--- THE RECORDS Enclosed Below ---

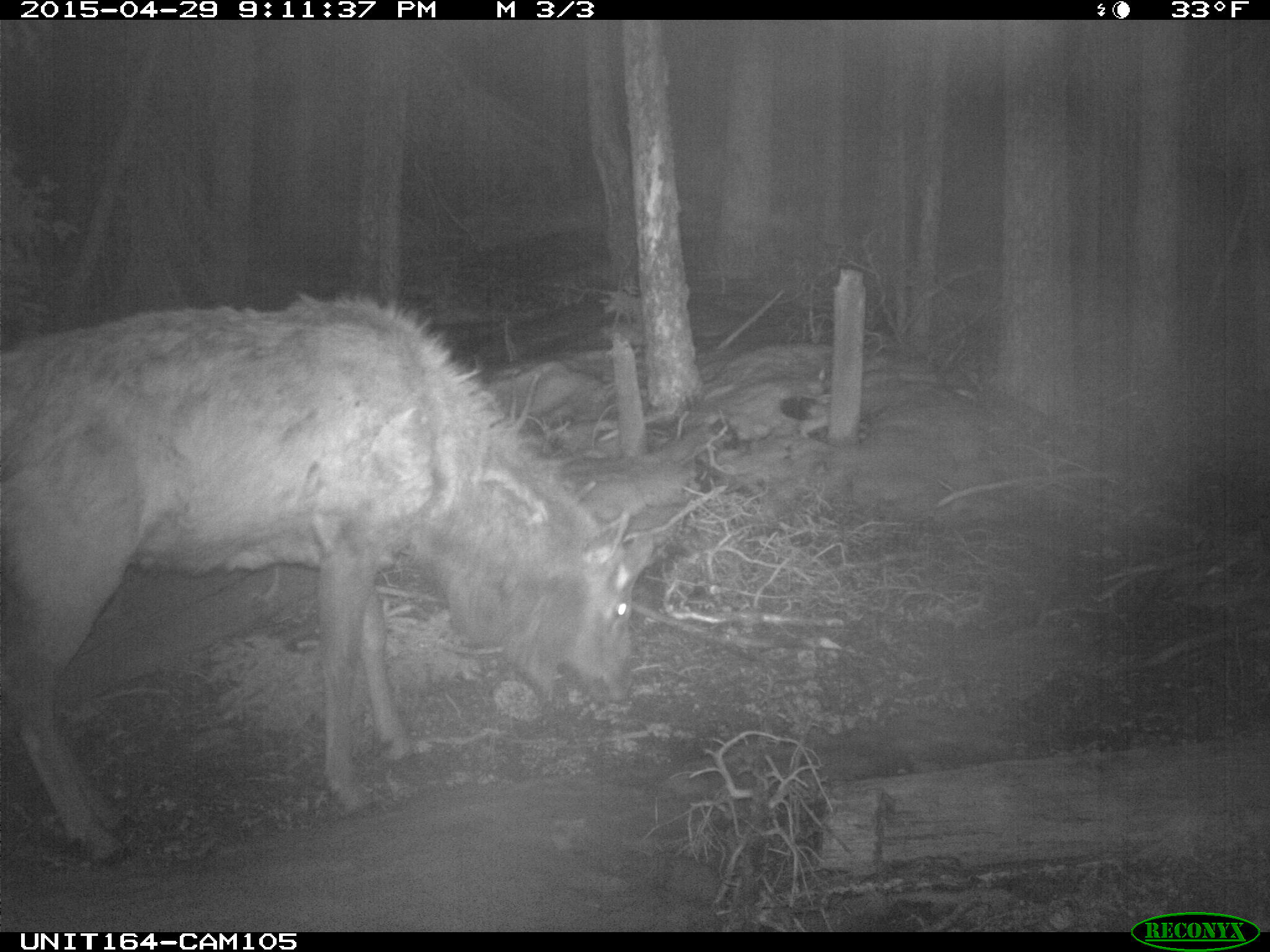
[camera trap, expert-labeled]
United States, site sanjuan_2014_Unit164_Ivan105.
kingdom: Animalia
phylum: Chordata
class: Mammalia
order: Artiodactyla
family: Cervidae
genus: Cervus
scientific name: Cervus elaphus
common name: red deer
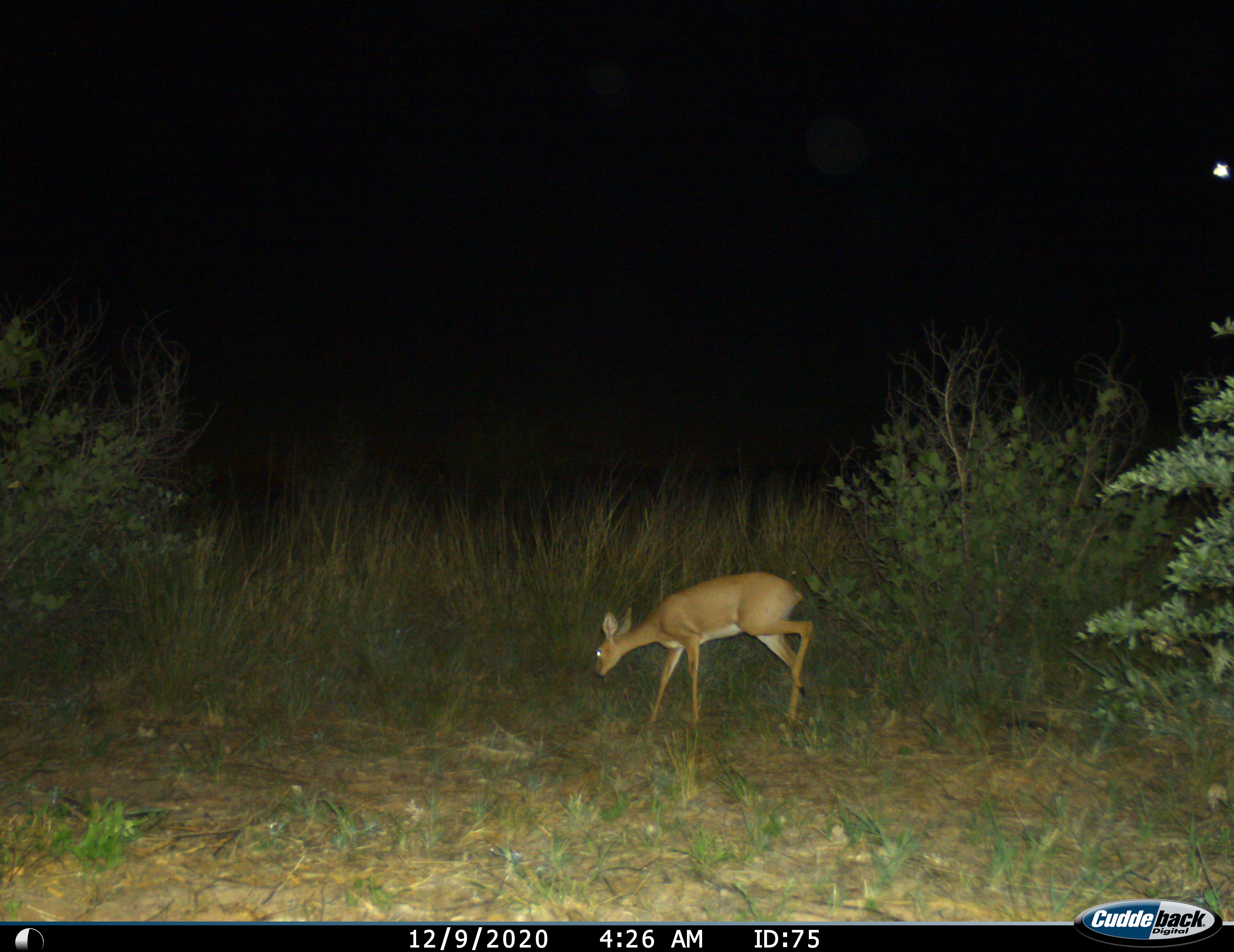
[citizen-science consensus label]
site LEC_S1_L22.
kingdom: Animalia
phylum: Chordata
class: Mammalia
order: Artiodactyla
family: Bovidae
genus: Raphicerus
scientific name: Raphicerus campestris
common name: steenbok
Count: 1.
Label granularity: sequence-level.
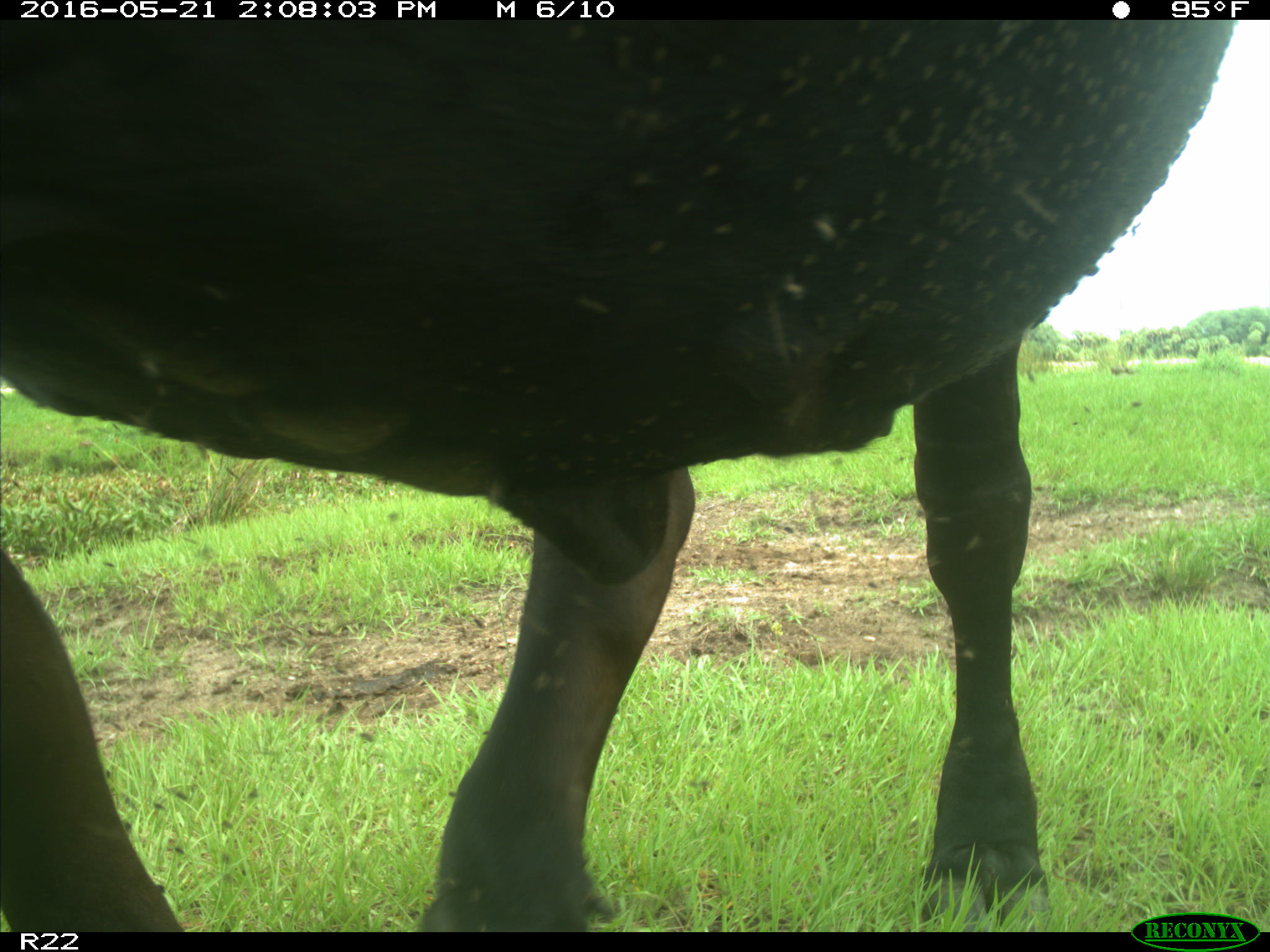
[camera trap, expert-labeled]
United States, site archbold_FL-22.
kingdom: Animalia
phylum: Chordata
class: Mammalia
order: Artiodactyla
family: Bovidae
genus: Bos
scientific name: Bos taurus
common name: domestic cow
Bos taurus (domestic cow).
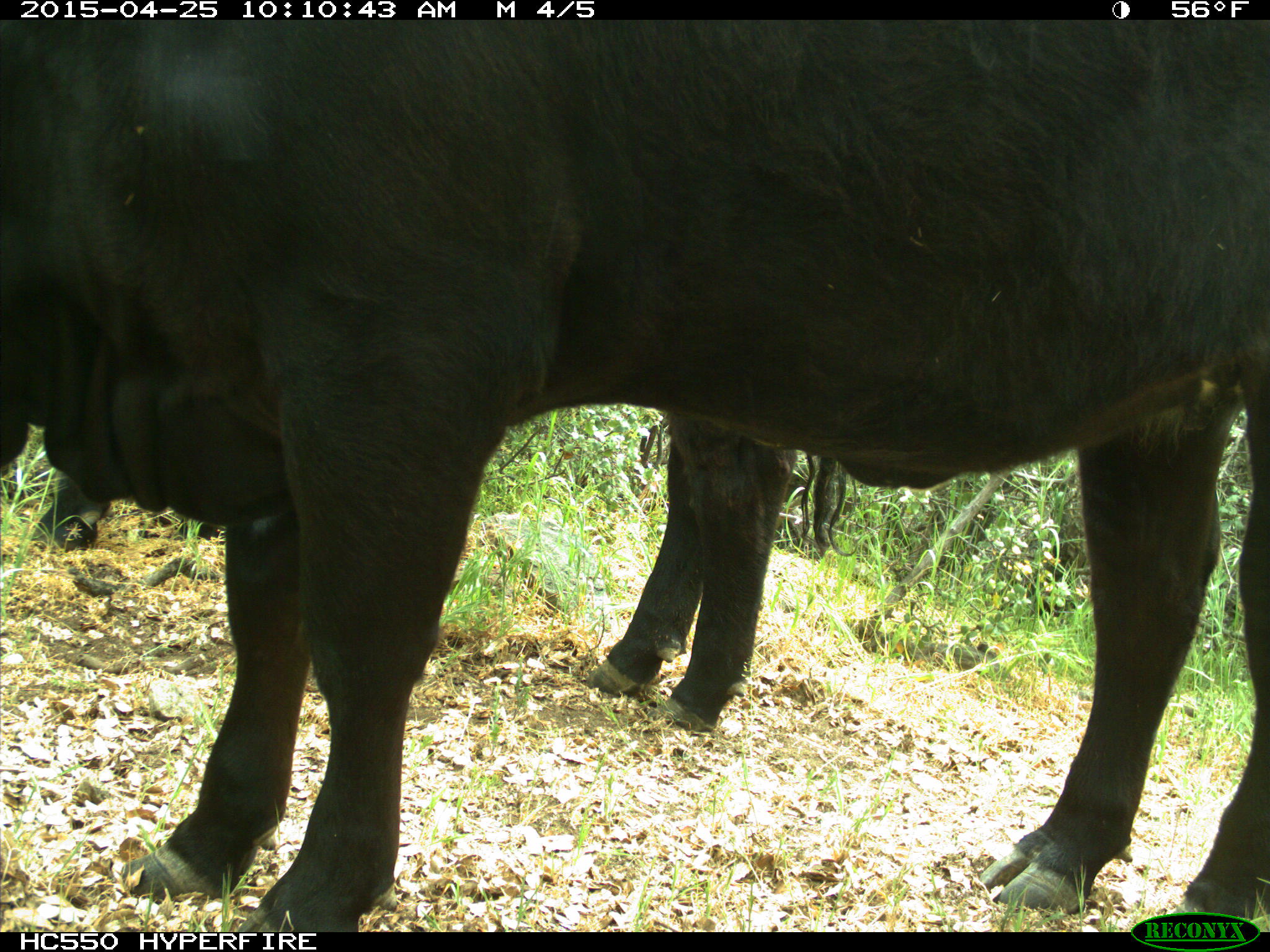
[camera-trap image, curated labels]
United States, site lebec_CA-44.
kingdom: Animalia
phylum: Chordata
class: Mammalia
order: Artiodactyla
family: Suidae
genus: Sus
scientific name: Sus scrofa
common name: wild boar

--- End of Enclosed THE RECORDS ---

:: WORK ITEM ::
Report only how many lines in the records contain the word "United".

:: WRITTEN ANSWER ::
3